1Make all dried peppers with a damp cloth, and remove any stems, veins and seeds.
2In a large skillet, grate the chillies, 2 of 3 at a time, until slightly blistered and aromatic, toasting each chili pepper for about 10 seconds.
3Place the chiles in a pan with the broth as roasted.
4Let the broth boil for about anything 10 minutes or until soft
5Slide ½ cup water in a blender, add the garlic, chili pepper, cumin, black pepper, cinnamon, salt and oregano.
6Mix the ingredients to form a smooth paste, slowly add in small portions of the dried peppers in the remaining water.
7Make a thick sauce without small pieces of Guajillo chili pepper in it remain.
8In a large, heavy, deep pot, Heat ¼ cup oil or lard.
9Add the blended mixture into the pot and cook, stirring the ingredients regularly in order to prevent the aanbrand.
10Let bake the ingredients in the oil or lard 5 minutes and cool the sauce
11Mix the sauce with lamsschenkels.
12Place a piece of aluminum foil on a flat surface and put a banana leaf on top of the foil
13Place a lamb and an avocado leaf in the middle of the banana leaf and fold the banana leaf to add the lamb in a package
14Fold the foil around both sides of the package tightly banana, so that no steam can escape.
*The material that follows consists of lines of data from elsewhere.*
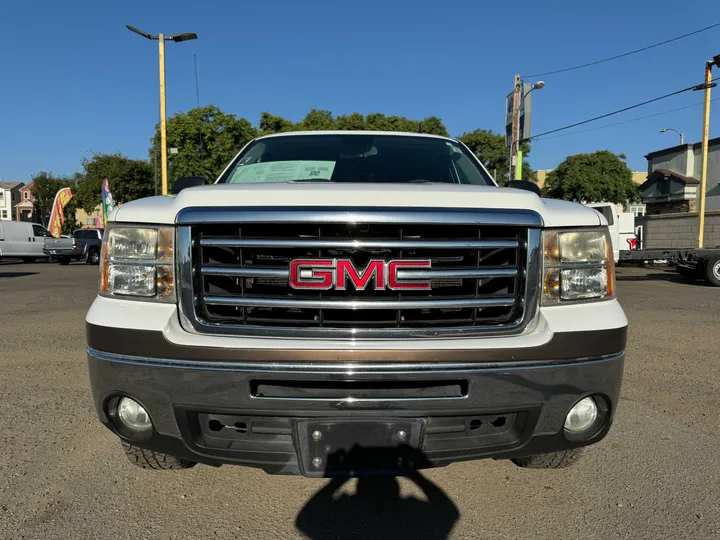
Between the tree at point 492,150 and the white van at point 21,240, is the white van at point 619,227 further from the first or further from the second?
the tree at point 492,150

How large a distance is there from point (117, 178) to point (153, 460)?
4624 cm

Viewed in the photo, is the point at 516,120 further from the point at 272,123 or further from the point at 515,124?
the point at 272,123

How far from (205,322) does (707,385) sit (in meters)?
4.35

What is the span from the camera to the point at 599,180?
135 feet

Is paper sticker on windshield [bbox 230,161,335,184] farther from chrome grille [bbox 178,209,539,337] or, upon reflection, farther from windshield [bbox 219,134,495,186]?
chrome grille [bbox 178,209,539,337]

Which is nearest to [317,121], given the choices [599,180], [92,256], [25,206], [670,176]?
[92,256]

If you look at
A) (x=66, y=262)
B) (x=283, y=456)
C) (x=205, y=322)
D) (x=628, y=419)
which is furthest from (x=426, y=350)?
(x=66, y=262)

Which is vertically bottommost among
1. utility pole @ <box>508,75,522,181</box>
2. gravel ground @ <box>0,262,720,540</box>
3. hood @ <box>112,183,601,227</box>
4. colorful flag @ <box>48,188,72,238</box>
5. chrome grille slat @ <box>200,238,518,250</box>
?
gravel ground @ <box>0,262,720,540</box>

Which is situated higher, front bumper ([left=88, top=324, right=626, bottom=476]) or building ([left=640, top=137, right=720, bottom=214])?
building ([left=640, top=137, right=720, bottom=214])

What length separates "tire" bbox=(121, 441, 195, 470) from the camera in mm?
2410

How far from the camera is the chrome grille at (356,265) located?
78.4 inches

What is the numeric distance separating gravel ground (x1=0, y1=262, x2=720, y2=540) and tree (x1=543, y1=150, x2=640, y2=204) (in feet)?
135

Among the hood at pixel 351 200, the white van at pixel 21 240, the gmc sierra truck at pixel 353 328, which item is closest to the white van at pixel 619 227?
the hood at pixel 351 200

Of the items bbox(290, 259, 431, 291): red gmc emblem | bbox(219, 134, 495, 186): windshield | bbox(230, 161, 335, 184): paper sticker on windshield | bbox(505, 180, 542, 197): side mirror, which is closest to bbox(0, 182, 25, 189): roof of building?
bbox(219, 134, 495, 186): windshield
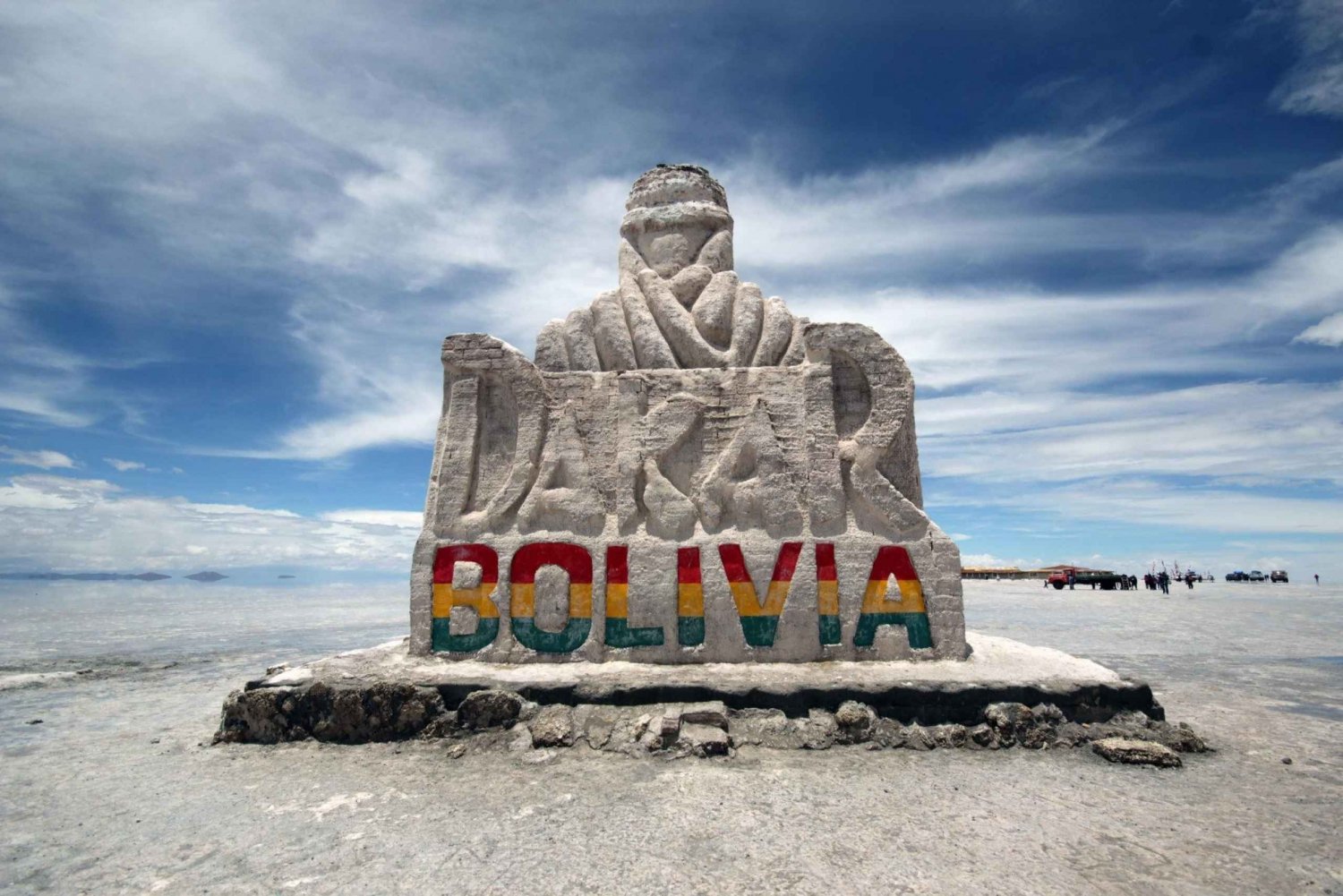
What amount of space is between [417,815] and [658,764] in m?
1.67

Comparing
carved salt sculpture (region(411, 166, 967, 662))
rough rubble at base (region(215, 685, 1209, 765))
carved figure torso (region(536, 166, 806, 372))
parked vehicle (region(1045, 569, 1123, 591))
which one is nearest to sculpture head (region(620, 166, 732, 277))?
carved figure torso (region(536, 166, 806, 372))

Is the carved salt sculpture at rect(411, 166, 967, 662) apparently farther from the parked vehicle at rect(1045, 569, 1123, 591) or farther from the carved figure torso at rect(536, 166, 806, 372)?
the parked vehicle at rect(1045, 569, 1123, 591)

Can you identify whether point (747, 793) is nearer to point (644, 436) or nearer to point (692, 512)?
point (692, 512)

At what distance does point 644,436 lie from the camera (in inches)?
278

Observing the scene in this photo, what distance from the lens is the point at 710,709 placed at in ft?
18.9

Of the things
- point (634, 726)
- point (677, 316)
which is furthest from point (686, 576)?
point (677, 316)

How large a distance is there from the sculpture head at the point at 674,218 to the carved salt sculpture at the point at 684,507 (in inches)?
44.0

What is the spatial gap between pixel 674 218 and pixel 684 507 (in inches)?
136

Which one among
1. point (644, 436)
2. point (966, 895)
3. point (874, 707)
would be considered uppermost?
point (644, 436)

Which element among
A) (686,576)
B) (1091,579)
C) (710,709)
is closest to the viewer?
(710,709)

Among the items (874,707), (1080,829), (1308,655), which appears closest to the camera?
(1080,829)

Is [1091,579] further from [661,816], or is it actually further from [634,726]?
[661,816]

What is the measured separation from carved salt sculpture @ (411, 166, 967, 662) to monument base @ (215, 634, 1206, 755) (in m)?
0.51

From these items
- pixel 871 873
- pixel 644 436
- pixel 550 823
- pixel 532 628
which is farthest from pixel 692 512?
pixel 871 873
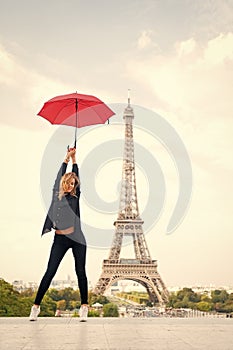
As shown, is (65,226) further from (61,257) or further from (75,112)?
(75,112)

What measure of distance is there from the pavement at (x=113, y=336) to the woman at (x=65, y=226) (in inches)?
22.0

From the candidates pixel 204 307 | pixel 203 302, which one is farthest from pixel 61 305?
pixel 203 302

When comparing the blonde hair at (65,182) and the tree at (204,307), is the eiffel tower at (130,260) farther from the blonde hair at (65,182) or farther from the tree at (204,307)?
the blonde hair at (65,182)

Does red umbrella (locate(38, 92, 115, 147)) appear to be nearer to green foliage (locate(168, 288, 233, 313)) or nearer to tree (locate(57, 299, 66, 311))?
green foliage (locate(168, 288, 233, 313))

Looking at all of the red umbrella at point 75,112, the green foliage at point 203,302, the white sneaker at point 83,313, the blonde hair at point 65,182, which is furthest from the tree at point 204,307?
the blonde hair at point 65,182

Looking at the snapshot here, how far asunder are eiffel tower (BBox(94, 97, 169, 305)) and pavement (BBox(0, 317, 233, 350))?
86.3ft

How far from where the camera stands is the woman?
6.09 meters

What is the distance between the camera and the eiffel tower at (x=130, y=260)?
33000mm

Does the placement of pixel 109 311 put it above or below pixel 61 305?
below

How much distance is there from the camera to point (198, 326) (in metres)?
5.92

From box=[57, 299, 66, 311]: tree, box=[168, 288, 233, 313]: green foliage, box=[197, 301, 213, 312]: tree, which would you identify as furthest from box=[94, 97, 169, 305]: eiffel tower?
box=[57, 299, 66, 311]: tree

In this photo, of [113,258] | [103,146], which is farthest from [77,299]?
[103,146]

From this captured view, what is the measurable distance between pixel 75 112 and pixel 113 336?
2969 mm

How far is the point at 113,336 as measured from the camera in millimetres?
4711
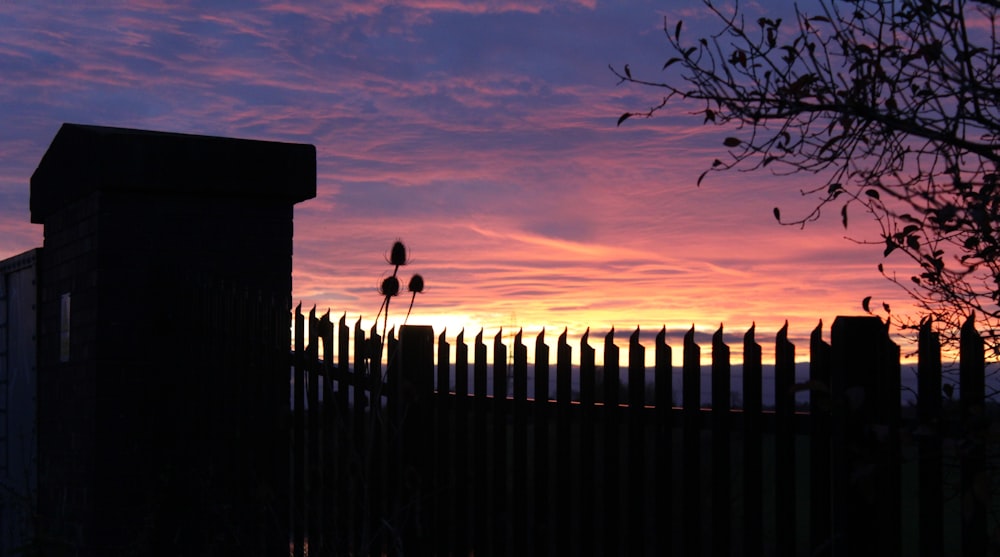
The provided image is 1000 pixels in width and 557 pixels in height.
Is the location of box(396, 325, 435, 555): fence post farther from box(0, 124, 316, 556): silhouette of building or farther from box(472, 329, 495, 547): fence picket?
box(0, 124, 316, 556): silhouette of building

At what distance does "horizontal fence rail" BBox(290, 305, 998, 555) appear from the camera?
335cm

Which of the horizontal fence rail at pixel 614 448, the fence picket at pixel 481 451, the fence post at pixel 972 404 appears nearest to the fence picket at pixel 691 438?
the horizontal fence rail at pixel 614 448

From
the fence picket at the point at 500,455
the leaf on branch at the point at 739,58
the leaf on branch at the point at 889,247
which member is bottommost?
the fence picket at the point at 500,455

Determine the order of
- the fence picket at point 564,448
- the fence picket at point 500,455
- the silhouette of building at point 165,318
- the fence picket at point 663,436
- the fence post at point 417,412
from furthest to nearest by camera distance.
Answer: the silhouette of building at point 165,318 < the fence post at point 417,412 < the fence picket at point 500,455 < the fence picket at point 564,448 < the fence picket at point 663,436

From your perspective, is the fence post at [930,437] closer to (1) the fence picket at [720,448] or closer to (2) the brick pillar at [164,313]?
(1) the fence picket at [720,448]

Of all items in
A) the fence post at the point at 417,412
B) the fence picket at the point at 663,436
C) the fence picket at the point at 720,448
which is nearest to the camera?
the fence picket at the point at 720,448

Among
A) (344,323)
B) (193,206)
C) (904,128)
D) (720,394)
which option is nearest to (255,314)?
(344,323)

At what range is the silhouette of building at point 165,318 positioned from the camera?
22.4 feet

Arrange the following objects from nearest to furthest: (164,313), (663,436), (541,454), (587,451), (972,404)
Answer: (972,404) → (663,436) → (587,451) → (541,454) → (164,313)

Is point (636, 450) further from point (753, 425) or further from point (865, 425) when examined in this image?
point (865, 425)

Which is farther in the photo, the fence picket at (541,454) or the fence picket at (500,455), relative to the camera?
the fence picket at (500,455)

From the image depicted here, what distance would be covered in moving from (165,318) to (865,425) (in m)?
5.02

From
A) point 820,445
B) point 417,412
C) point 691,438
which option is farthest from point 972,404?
point 417,412

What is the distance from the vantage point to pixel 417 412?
16.6 ft
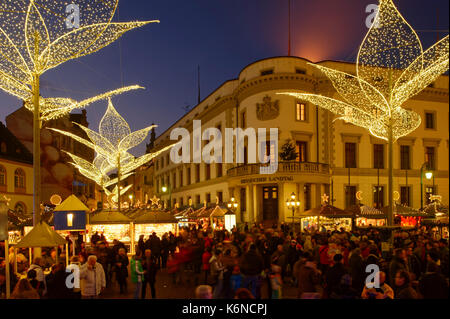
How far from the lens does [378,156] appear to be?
3850 centimetres

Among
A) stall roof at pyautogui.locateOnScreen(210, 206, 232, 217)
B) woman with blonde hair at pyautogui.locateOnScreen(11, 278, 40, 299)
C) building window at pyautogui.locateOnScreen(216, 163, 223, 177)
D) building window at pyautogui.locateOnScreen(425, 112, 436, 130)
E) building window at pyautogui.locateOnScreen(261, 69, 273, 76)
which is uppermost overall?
building window at pyautogui.locateOnScreen(261, 69, 273, 76)

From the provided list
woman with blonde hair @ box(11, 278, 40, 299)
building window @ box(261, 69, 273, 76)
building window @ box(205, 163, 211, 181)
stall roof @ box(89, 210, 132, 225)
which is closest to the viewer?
woman with blonde hair @ box(11, 278, 40, 299)

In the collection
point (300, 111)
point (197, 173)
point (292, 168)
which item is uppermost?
point (300, 111)

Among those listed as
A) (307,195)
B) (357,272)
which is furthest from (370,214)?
(357,272)

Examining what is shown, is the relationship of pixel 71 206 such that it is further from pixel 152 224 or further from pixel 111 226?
pixel 152 224

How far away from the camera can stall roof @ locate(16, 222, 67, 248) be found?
1108 cm

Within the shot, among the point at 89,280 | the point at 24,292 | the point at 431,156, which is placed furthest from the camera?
the point at 431,156

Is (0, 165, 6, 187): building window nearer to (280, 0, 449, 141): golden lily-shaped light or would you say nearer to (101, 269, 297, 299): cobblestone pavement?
(101, 269, 297, 299): cobblestone pavement

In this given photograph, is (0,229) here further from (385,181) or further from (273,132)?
(385,181)

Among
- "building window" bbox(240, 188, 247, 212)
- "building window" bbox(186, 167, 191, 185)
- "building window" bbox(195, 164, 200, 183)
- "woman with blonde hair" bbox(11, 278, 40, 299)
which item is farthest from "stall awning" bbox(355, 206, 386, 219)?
"building window" bbox(186, 167, 191, 185)

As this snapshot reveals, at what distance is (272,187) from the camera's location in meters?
35.6

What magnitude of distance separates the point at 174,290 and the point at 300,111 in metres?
25.6

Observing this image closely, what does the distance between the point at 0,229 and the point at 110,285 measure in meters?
5.61

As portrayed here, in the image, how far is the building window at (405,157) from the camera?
1544 inches
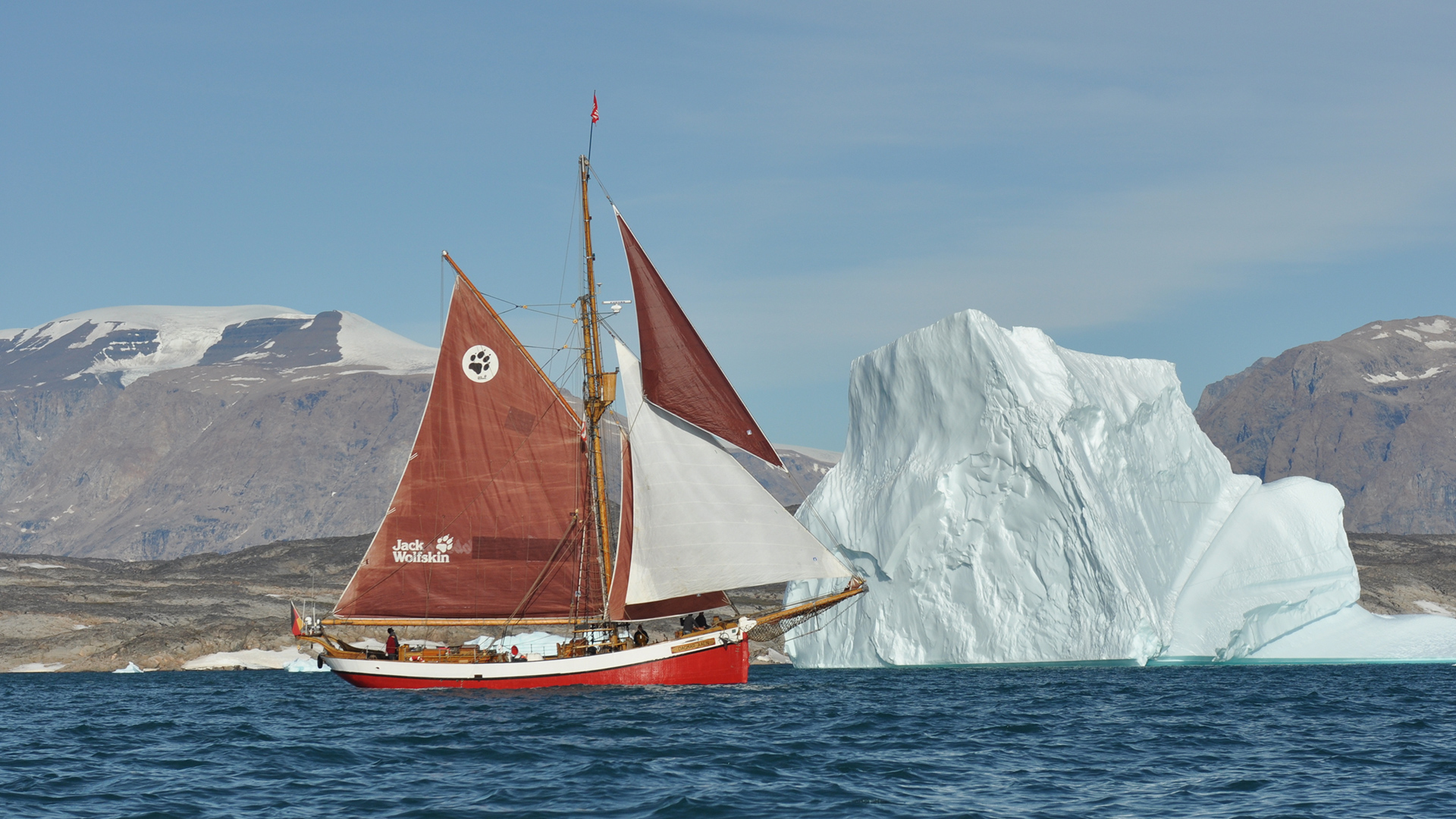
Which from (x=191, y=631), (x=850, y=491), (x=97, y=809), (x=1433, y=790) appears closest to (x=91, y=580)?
(x=191, y=631)

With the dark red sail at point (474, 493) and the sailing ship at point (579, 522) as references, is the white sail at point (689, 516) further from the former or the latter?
the dark red sail at point (474, 493)

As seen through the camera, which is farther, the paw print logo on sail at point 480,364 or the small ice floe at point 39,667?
the small ice floe at point 39,667

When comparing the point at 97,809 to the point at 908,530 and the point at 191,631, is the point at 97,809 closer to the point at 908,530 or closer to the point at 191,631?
the point at 908,530

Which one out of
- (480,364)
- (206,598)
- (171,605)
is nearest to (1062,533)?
(480,364)

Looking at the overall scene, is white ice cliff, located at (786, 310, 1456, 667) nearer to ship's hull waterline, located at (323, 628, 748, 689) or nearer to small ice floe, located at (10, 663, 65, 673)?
ship's hull waterline, located at (323, 628, 748, 689)

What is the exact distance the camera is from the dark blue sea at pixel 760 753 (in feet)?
78.2

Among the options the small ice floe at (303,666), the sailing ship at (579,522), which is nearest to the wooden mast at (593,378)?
the sailing ship at (579,522)

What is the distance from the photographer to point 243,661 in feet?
326

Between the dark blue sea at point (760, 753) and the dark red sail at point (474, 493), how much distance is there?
4245mm

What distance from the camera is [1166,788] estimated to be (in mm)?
25281

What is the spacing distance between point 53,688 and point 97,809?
49794mm

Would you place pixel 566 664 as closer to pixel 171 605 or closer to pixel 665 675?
pixel 665 675

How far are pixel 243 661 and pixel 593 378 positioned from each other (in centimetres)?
5822

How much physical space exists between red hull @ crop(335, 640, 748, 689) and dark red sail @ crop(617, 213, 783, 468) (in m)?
7.95
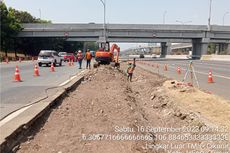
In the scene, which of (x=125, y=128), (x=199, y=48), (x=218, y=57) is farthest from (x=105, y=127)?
(x=199, y=48)

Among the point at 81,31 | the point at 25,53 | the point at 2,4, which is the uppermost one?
the point at 2,4

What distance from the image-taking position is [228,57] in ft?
196

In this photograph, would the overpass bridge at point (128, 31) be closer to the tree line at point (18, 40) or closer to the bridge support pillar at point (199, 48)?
the bridge support pillar at point (199, 48)

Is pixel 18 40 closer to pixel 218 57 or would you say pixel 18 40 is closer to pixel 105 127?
pixel 218 57

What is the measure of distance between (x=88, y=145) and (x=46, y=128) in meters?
1.56

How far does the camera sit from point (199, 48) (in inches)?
2977

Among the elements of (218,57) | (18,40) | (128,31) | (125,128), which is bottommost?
(218,57)

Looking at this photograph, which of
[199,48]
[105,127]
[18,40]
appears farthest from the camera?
[199,48]

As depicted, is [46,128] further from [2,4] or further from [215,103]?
[2,4]

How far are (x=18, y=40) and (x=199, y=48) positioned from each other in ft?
133

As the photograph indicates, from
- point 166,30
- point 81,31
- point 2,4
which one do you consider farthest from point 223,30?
point 2,4

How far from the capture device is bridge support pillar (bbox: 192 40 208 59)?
2889 inches

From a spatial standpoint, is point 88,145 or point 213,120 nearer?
point 88,145

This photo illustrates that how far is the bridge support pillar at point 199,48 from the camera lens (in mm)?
73375
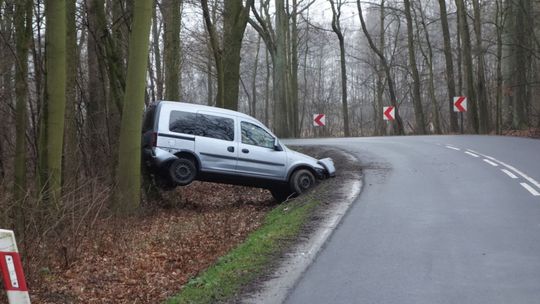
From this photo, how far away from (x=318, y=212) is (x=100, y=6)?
25.7 feet

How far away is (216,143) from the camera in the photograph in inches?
588

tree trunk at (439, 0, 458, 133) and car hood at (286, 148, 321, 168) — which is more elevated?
tree trunk at (439, 0, 458, 133)

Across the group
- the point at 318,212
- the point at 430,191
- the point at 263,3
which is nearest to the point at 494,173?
the point at 430,191

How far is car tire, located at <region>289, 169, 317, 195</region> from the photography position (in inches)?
614

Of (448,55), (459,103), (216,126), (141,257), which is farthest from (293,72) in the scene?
(141,257)

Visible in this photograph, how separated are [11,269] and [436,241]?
19.4ft

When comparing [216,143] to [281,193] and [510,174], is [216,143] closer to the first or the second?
[281,193]

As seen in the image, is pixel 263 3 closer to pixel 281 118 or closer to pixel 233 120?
pixel 281 118

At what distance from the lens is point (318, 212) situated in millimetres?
11430


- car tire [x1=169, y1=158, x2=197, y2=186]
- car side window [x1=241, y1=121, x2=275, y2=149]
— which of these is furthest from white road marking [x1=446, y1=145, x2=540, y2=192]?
car tire [x1=169, y1=158, x2=197, y2=186]

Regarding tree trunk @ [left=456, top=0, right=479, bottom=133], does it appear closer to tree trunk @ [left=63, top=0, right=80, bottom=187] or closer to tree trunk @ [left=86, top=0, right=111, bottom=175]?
tree trunk @ [left=86, top=0, right=111, bottom=175]

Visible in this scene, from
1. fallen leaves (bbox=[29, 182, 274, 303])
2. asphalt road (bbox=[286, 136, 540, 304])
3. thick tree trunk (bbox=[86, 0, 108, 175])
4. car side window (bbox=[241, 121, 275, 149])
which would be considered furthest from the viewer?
thick tree trunk (bbox=[86, 0, 108, 175])

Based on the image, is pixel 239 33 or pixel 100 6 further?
pixel 239 33

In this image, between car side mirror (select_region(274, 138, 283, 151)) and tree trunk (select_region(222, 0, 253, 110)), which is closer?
car side mirror (select_region(274, 138, 283, 151))
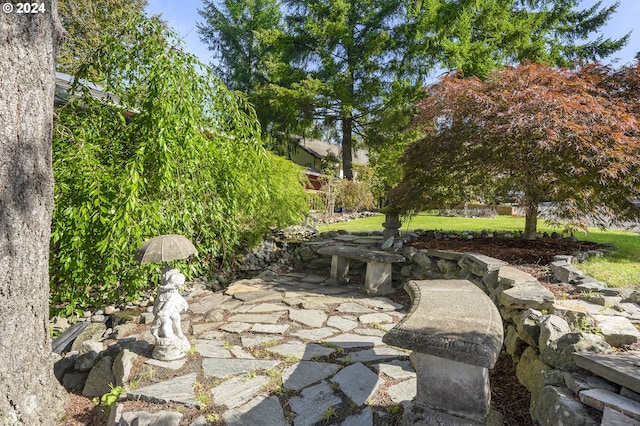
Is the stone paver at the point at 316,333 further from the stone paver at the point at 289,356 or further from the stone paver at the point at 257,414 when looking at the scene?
the stone paver at the point at 257,414

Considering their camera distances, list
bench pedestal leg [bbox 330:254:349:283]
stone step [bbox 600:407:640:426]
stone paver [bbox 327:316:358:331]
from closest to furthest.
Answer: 1. stone step [bbox 600:407:640:426]
2. stone paver [bbox 327:316:358:331]
3. bench pedestal leg [bbox 330:254:349:283]

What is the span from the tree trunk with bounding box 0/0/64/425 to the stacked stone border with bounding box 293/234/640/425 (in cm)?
329

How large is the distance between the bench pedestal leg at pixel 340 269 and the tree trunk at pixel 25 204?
420 cm

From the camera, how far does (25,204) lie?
243 centimetres

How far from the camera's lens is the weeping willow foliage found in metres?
3.57

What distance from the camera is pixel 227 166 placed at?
480 cm

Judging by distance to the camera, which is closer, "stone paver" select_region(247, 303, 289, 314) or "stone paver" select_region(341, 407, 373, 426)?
"stone paver" select_region(341, 407, 373, 426)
15Place the folded side up on a baking sheet. Repeat this process with the remaining three lamb shanks
16Boil all four lamb shanks in a steamer for an hour, or fry for 1 ½ hours 200 °.
17Open a cooked package to the willingness of the flesh, which should be tender and juicy.
18As a final, place ½ oz. chopped white onion and ½ oz. fresh chopped cilantro into two mounds on either side of the lamb on the plate
19Chop the whole lime in half and place the two wedges on the plate as a garnish for other lamb.